WORK INSTRUCTIONS:
1) Copy the stretch of the proofreading tips from "A great way" through "operation at hand.".
2) Decide whether each statement agrees with the proofreading tips, answering yes or no and quoting the words that settle it. (a) A friend can read the writing aloud to you. (b) Shrinking the font helps you spot things you missed. (c) Reading sentences in reverse means starting at the beginning.

*** TEXT SEGMENT ***

Things you missed before will become glaringly obvious when you enlarge the font to triple-size or more. Also, some authors are better at seeing words once they are printed out on paper instead of just reviewing your draft on the computer screen.
A great way to check for flow is to put yourself in your reader’s place, which happens when you hear the writing vs. reading it. Have a friend read it out loud to you, or read it out loud yourself. Some people like the computer to use text-to-talk and read out loud to them. Hearing the sentences can alert you to where something is unclear, awkward, or a repetition of what has already been said. Also, it will help you catch grammatical errors—you may not know the rule, but you know if something “sounds right.”
If you’re up to being a surgeon a little while more, read each sentence in reverse order. Start at the end and read up to the beginning. This forces your brain to forget the story and only focus on the operation at hand.

*** End of TEXT SEGMENT ***
*** SUPPLIED DATA ***

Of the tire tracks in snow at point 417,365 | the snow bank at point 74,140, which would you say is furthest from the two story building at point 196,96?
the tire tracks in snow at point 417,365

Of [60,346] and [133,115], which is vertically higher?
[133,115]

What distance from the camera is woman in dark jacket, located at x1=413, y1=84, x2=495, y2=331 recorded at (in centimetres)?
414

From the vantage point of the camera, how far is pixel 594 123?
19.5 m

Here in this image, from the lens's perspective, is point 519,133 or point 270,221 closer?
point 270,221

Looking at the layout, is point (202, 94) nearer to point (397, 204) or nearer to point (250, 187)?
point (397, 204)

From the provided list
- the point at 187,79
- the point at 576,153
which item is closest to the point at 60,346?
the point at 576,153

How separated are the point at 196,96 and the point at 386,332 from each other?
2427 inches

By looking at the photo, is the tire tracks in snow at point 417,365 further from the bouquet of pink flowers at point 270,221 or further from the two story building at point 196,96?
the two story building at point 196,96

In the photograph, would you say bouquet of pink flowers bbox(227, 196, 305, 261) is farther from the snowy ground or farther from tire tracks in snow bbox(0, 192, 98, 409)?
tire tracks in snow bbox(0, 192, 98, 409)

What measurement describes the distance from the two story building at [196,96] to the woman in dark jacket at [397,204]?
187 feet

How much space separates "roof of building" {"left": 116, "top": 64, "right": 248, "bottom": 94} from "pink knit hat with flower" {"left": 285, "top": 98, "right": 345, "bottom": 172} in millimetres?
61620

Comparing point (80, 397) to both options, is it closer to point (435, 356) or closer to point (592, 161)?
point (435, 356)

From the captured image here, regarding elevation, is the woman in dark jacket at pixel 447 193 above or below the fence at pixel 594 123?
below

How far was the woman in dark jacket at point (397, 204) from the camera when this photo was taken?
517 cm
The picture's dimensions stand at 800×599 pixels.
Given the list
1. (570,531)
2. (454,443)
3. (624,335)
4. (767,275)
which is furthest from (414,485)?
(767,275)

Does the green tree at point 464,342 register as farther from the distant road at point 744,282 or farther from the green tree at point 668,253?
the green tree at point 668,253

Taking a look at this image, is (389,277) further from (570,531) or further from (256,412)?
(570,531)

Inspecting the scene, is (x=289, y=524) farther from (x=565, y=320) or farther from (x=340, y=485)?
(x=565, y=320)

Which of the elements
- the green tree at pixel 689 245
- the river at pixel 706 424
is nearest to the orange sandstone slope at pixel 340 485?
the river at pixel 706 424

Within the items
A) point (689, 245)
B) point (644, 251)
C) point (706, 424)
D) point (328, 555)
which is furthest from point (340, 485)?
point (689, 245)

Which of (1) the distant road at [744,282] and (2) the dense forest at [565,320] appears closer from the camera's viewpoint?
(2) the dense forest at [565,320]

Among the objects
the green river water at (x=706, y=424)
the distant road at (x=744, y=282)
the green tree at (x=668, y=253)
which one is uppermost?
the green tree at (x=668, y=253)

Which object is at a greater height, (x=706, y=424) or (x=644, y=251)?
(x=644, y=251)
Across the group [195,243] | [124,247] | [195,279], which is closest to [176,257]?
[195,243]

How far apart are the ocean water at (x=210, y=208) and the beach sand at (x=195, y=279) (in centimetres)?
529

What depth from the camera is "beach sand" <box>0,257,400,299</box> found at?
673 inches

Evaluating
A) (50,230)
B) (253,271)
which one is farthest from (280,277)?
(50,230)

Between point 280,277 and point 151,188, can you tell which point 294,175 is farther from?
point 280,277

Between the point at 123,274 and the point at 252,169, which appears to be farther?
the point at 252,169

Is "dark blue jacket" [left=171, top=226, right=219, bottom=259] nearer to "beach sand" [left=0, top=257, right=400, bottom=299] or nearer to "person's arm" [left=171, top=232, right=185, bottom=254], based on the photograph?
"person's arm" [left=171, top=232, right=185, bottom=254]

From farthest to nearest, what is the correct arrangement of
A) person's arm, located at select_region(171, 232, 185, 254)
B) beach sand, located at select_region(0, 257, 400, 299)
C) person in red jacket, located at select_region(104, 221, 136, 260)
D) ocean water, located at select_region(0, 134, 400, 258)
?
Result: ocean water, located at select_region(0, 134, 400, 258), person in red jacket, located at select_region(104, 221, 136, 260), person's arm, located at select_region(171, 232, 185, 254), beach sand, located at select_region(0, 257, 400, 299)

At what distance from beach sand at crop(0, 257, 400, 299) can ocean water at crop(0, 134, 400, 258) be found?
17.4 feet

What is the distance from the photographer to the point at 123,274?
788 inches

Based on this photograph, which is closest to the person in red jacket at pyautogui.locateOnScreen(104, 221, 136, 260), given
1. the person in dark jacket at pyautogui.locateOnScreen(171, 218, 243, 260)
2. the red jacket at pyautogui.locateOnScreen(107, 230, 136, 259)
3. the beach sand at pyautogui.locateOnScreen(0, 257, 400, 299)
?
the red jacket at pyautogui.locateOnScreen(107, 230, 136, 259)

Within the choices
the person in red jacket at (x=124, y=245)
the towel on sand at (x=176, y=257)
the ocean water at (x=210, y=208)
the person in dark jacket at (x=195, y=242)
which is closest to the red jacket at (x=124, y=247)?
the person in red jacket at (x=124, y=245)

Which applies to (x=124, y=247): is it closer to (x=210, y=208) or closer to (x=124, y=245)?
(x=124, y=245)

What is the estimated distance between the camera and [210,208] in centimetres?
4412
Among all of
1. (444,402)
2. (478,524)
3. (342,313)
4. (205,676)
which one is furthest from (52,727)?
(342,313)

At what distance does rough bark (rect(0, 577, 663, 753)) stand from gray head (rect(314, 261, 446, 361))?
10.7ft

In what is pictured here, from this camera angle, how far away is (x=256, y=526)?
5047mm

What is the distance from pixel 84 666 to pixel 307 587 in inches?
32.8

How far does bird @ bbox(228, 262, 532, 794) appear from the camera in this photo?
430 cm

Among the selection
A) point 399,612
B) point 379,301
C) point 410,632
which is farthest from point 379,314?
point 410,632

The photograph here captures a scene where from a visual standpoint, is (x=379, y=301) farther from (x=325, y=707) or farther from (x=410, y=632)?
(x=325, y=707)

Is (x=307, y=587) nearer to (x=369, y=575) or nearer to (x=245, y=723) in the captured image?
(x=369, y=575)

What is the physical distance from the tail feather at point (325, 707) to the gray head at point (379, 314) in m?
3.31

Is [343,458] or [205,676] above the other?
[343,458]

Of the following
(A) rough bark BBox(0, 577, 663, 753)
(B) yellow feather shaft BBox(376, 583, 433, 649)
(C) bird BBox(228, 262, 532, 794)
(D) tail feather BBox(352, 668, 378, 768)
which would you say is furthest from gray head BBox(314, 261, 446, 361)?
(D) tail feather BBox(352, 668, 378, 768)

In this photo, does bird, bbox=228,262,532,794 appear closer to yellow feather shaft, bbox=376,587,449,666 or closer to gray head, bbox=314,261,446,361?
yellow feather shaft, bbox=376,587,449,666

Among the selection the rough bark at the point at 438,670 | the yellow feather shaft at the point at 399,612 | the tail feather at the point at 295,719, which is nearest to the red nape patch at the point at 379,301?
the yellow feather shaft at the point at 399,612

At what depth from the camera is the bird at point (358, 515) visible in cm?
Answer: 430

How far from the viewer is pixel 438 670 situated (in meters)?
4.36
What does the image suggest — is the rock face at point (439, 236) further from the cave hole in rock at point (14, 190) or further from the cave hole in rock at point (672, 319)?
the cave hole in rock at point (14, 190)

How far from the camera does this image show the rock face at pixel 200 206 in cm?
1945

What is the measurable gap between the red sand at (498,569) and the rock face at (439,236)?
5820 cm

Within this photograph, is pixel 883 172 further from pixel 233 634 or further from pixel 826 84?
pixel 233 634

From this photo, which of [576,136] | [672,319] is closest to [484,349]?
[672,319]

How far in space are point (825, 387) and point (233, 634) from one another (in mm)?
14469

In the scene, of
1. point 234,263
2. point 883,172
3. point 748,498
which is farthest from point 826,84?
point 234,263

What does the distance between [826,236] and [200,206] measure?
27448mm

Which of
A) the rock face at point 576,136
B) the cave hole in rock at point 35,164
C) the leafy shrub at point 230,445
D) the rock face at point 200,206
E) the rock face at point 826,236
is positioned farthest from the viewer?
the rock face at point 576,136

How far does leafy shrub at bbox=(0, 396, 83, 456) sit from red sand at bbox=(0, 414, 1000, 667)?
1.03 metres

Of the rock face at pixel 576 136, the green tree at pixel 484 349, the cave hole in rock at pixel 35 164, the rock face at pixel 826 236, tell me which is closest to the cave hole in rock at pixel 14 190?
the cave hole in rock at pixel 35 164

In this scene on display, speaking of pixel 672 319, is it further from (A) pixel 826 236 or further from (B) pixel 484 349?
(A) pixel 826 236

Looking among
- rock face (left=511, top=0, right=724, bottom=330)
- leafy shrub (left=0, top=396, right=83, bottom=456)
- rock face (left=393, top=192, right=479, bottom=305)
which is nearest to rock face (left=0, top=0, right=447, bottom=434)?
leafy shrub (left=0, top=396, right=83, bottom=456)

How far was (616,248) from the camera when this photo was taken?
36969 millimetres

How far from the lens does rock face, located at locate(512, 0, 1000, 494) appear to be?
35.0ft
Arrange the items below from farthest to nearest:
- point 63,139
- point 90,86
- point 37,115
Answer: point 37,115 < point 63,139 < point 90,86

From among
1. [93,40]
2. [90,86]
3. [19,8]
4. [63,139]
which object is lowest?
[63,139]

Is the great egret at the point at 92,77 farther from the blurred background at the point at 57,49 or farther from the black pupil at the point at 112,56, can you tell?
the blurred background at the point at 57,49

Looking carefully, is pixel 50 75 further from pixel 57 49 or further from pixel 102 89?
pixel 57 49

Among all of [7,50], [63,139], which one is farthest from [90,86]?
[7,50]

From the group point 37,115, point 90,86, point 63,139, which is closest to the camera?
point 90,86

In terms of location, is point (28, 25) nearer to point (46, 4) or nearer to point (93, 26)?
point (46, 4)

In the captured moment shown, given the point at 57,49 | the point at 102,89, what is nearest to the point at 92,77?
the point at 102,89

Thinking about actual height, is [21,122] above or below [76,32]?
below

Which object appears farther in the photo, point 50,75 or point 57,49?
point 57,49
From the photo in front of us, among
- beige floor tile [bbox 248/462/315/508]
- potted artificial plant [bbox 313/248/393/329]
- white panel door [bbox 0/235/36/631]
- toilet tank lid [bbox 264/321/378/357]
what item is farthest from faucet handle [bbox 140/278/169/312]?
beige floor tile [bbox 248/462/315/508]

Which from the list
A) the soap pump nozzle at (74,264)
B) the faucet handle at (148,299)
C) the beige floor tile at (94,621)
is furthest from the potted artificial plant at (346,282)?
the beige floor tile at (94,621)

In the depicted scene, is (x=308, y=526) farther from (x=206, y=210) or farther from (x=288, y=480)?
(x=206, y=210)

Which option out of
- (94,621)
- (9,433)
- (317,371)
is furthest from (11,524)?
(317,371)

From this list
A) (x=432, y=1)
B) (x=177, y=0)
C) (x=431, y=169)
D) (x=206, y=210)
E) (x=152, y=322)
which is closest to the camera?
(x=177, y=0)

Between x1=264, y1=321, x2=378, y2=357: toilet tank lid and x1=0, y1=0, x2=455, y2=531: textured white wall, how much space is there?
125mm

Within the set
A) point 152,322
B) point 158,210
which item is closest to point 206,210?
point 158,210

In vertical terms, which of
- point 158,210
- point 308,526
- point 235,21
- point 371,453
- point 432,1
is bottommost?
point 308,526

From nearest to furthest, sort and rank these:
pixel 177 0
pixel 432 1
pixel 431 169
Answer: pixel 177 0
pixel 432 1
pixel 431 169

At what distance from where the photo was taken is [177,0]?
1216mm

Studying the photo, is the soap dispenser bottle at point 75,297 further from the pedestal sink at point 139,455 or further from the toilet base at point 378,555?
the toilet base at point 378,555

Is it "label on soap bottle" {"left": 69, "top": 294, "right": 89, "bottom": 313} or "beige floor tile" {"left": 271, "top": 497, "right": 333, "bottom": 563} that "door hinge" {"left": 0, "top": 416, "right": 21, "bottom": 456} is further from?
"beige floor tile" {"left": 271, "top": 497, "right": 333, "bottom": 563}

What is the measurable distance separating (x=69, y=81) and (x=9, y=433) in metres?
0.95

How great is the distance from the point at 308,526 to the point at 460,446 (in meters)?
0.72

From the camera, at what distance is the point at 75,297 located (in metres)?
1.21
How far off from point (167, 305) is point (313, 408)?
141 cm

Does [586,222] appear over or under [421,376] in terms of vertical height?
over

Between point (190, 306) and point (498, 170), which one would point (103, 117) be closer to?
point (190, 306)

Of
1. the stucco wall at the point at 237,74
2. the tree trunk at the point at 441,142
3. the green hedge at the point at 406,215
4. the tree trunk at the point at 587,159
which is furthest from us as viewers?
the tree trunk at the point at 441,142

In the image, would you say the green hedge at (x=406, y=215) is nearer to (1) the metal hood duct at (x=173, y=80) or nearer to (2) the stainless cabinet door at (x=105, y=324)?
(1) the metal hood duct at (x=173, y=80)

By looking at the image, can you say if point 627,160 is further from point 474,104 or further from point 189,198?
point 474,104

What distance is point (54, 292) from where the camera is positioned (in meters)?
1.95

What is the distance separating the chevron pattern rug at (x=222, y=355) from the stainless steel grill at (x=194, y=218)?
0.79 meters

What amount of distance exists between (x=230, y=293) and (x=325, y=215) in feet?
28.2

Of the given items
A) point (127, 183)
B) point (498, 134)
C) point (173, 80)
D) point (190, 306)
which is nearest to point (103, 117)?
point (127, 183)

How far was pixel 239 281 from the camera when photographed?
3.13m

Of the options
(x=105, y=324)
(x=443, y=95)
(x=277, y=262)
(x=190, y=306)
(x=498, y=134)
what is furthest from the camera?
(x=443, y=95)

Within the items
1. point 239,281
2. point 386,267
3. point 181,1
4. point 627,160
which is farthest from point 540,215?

*** End of SUPPLIED DATA ***

SOLVED PROBLEMS:
1)
A great way to check for flow is to put yourself in your reader’s place, which happens when you hear the writing vs. reading it. Have a friend read it out loud to you, or read it out loud yourself. Some people like the computer to use text-to-talk and read out loud to them. Hearing the sentences can alert you to where something is unclear, awkward, or a repetition of what has already been said. Also, it will help you catch grammatical errors—you may not know the rule, but you know if something “sounds right.”
If you’re up to being a surgeon a little while more, read each sentence in reverse order. Start at the end and read up to the beginning. This forces your brain to forget the story and only focus on the operation at hand.

2)
(a) Yes: "Have a friend read it out loud to you, or read it out loud yourself."
(b) No: "Things you missed before will become glaringly obvious when you enlarge the font to triple-size or more."
(c) No: "Start at the end and read up to the beginning."